Одежда его состояла из, хорошо помню, старого, но не окончательного пиджака серо-зеленого цвета; брюк, когда-то бывших белыми, а теперь догнавших оттенком пиджак; пары туфель, которая при внимательном рассмотрении оказалась вовсе не парой. Одежда была рациональна — годилась для выступления на митинге и для ночлега под забором. Соответствовала историческому моменту.
Эти полгода он метался по городу с места на место, везде хотел честно работать изо всей своей огромной силы, но нигде долго не задерживался, начиная бороться за правду.

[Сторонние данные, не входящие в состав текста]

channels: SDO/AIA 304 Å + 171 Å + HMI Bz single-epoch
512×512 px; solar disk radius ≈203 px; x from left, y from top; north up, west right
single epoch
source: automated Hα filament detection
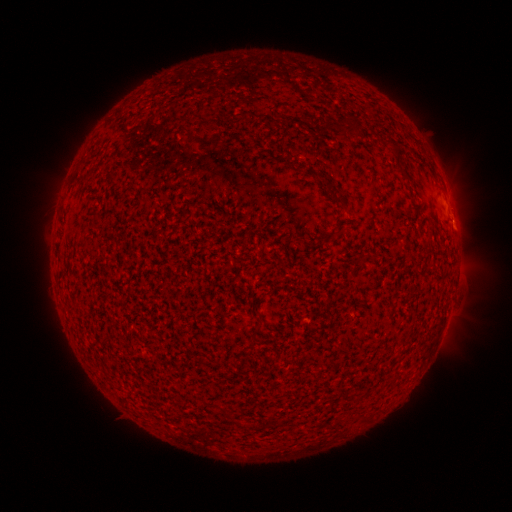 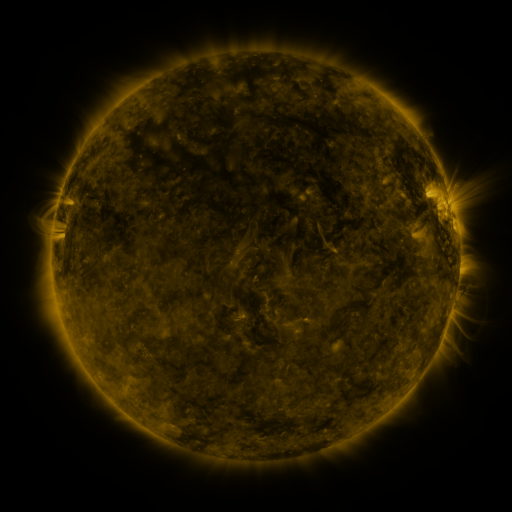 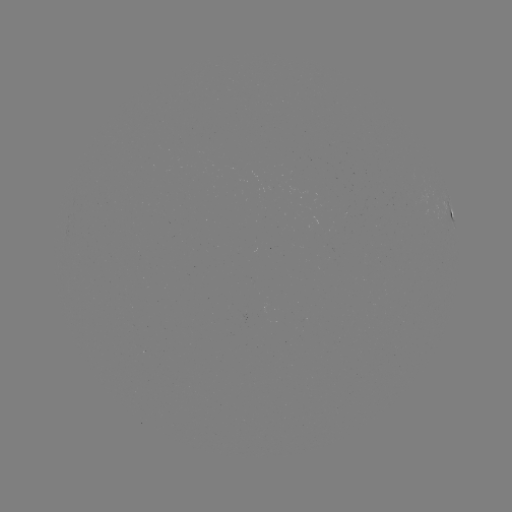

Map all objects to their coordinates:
filament: (195, 108, 206, 116)
filament: (333, 115, 344, 124)
filament: (317, 121, 328, 130)
filament: (380, 139, 392, 152)
filament: (275, 154, 288, 162)
filament: (393, 164, 407, 180)
filament: (326, 192, 341, 205)
filament: (330, 228, 340, 237)
filament: (254, 311, 262, 322)
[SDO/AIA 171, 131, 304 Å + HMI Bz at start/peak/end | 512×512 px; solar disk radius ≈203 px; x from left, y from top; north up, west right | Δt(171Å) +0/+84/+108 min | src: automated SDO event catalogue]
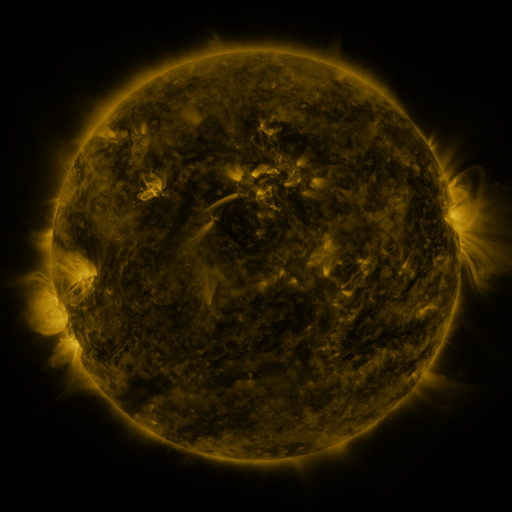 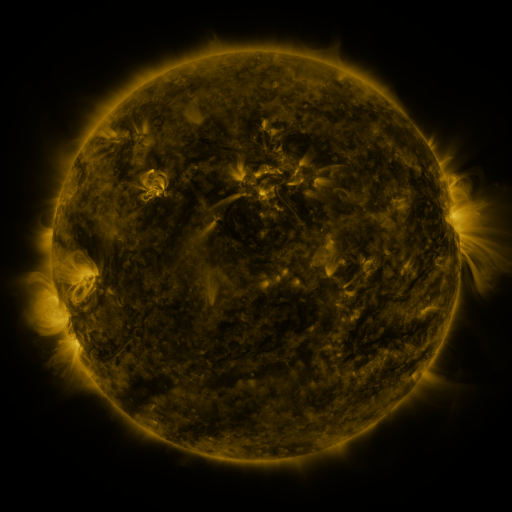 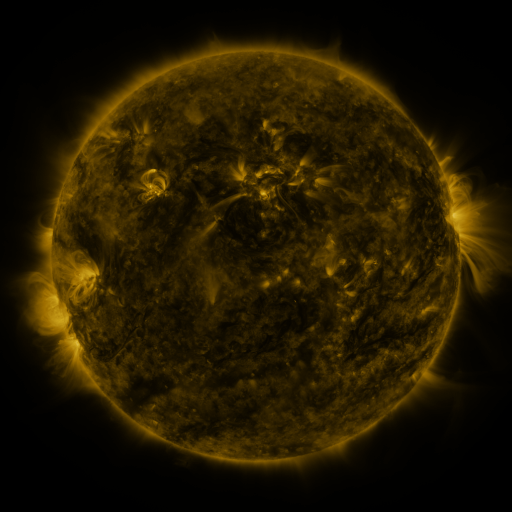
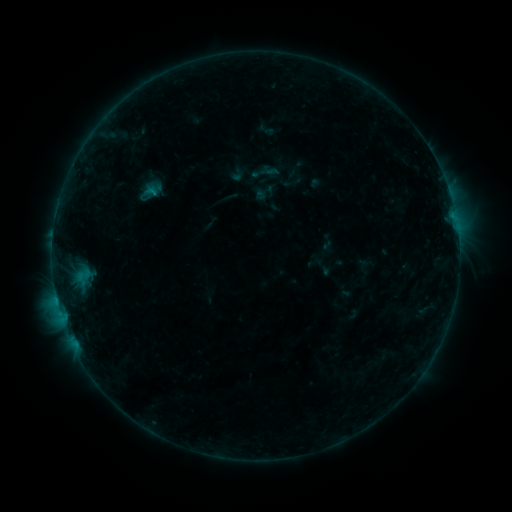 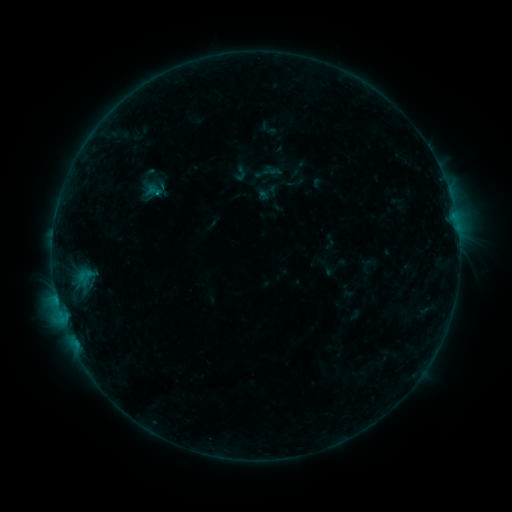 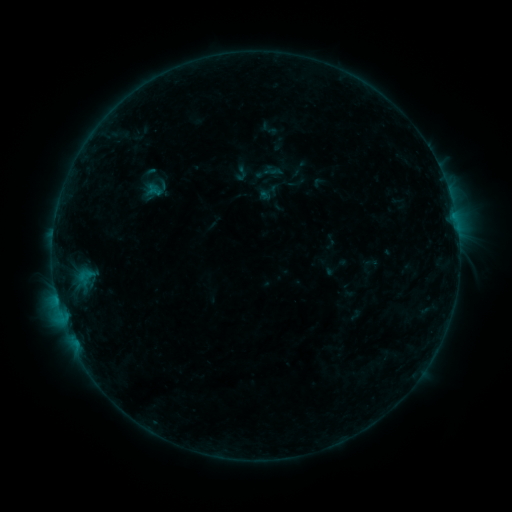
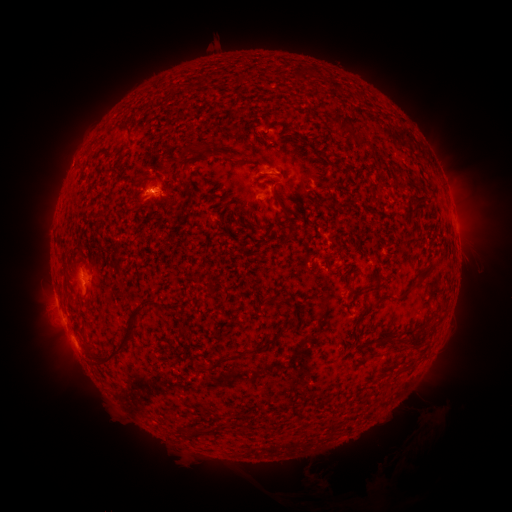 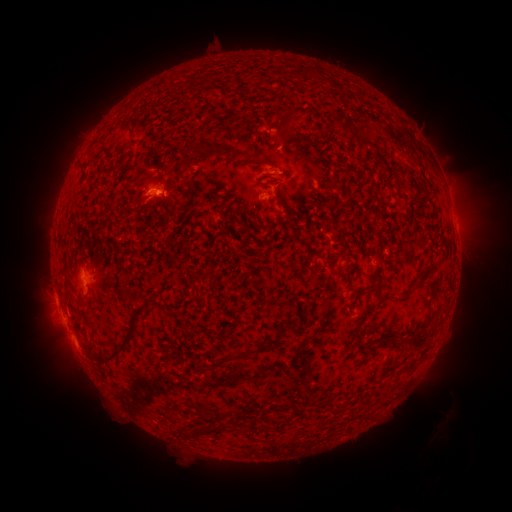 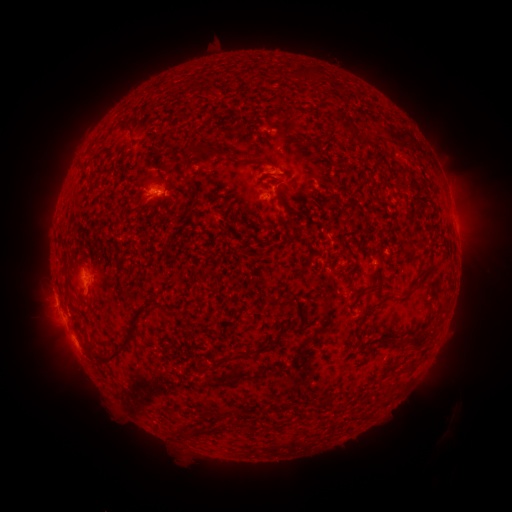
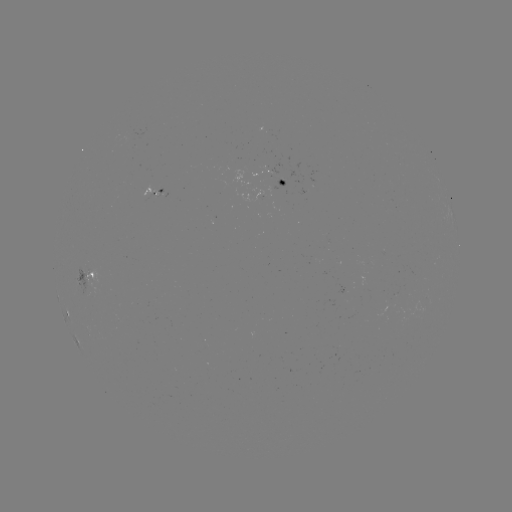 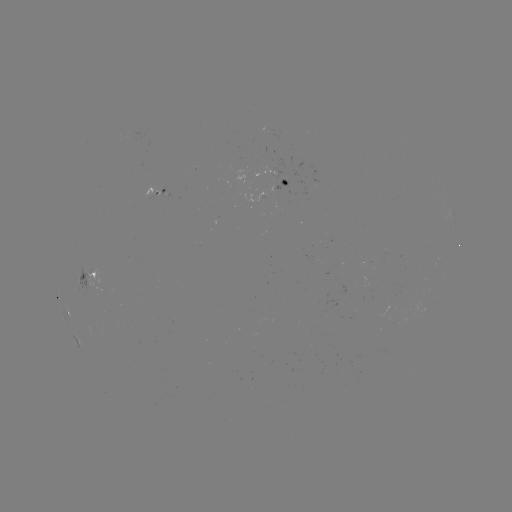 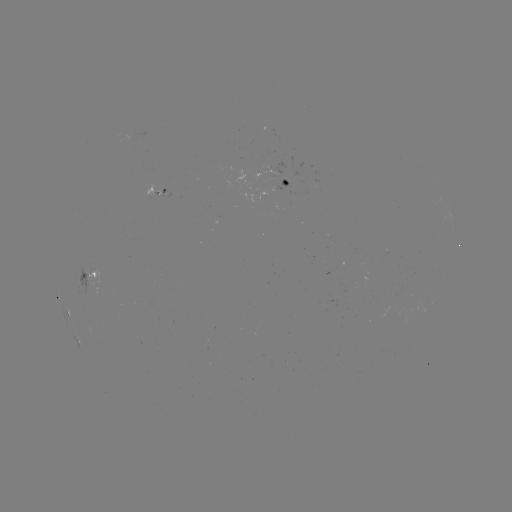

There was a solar emerging-flux region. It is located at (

Эти битвы прочертили на его щеках глубокие борозды (именно по таким морщинам должны скатываться скупые мужские слезы), что-то сотворили с его спиной, подломили силы, но не характер. Энтузиазма у него по-прежнему было хоть отбавляй, даже несмотря на то, что умудрился потерять жильё и ночевал теперь где придётся, питаясь в заводских столовых и буфетах.
— Здесь, в одном месте, эти сволочи никак не могли меня взять. Что, ты думаешь, они сделали? Стали распускать слухи… я сам дико изумился, когда узнал, что обо мне такое говорят. Ведь и в баню ходил вместе со всеми, и баб у меня хватало. Но они специально — стоят у пивнухи и в спину пальцами тычут. Дальше — больше. Уже начали спрашивать, правда ли. Я заглушил нескольких, а что толку? Слух идёт. Пришлось уволиться.
Я смотрел на него и думал: самое опасное, что можно поручить таким людям, как он — это власть, которой они ждут, чтобы начать мстить. Не дай бог с их помощью делать революцию. Таким нравятся театральные жесты и большая массовка. Они любят судить наотмашь…
Теперь он работал в каком-то строительном кооперативе, там его, конечно, сразу стали обманывать, ущемлять, притеснять. Он в долгу не остался — раскопал опять махинации начальства, поставил ультиматум и теперь ждал, что получится.
— Ему теперь — знаешь что? — спрашивал он меня пристрастно, и объяснял на пальцах, скрещивая их, — вот, тюрьма, закон не объедешь, если только не согласится. Я узнавал, это точно.
Он ронял пепел, ветер вырывал из его волосатых ноздрей дым, и казалось мне, что это какой-то неудачник-Вельзевул, за безнадёжную глупость сосланный на землю в виде человека.
Времена были хоть и ещё советские, но уже не те, и я мог предсказать заранее, чем кончится это сумасбродство: закон — что дышло, однако понимал тщетность любых объяснений. Мне мгновенно сделалось тоскливо, я попытался дать ему совет.